Isn't it Δ∇Λ welded together? The bottom left and right vertices are where the wheels are attached to, the middle bottom point is where the big gear with the pedals is. The lambda is for the front wheel because you wouldn't be able to turn it if it was attached to a delta. Right?
I guess having my first bicycle be a cheap Soviet-era produced one paid off: I spent loads of time fidgeting with the chain tension, and pulling the chain back onto the gears, so I guess I had to stare at the frame way too much to forget even by today the way it looks.
The top results (click on the top Solutions) were pretty impressive: https://www.kaggle.com/competitions/drawing-with-llms/leader...
https://www.oneusefulthing.org/p/the-recent-history-of-ai-in...
GIGO in motion :-)
OP seem to ignore that pelican has a distinct look when evaluating these doodles.
But bicycles are famously hard for artists as well. Cyclists can identify all of the parts, but if you don't ride a lot it can be surprisingly difficult to get all of the major bits of geometry right.
> As a power user of these tools, I want to stay in complete control of what the inputs are. Features like ChatGPT memory are taking that control away from me.
You reap what you sow....
> I already have a tool I built called shot-scraper, a CLI app that lets me take screenshots of web pages and save them as images. I had Claude build me a web page that accepts ?left= and ?right= parameters pointing to image URLs and then embeds them side-by-side on a page. Then I could take screenshots of those two images side-by-side. I generated one of those for every possible match-up of my 34 pelican pictures—560 matches in total.

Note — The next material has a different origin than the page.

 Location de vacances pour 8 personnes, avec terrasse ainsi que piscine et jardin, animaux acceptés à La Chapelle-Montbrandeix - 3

Surely it would have been easier to use a local tool like ImageMagick? You could even have the AI write a Bash script for you.
> ... but prompt injection is still a thing.
...Why wouldn't it always be? There's no quoting or escaping mechanism that's actually out-of-band.
> There’s this thing I’m calling the lethal trifecta, which is when you have an AI system that has access to private data, and potential exposure to malicious instructions—so other people can trick it into doing things... and there’s a mechanism to exfiltrate stuff.
People in 2025 actually need to be told this. Franklin missed the mark - people today will trip over themselves to give up both their security and their liberty for mere convenience.
> Claude 4 will rat you out to the feds!
>If you expose it to evidence of malfeasance in your company, and you tell it it should act ethically, and you give it the ability to send email, it’ll rat you out.
Say what you want about Facebook but at least they released their flagship model fully open.
no... that is an attempt at it actually drawing the pedals, and putting the pelicans feet right on the pedals!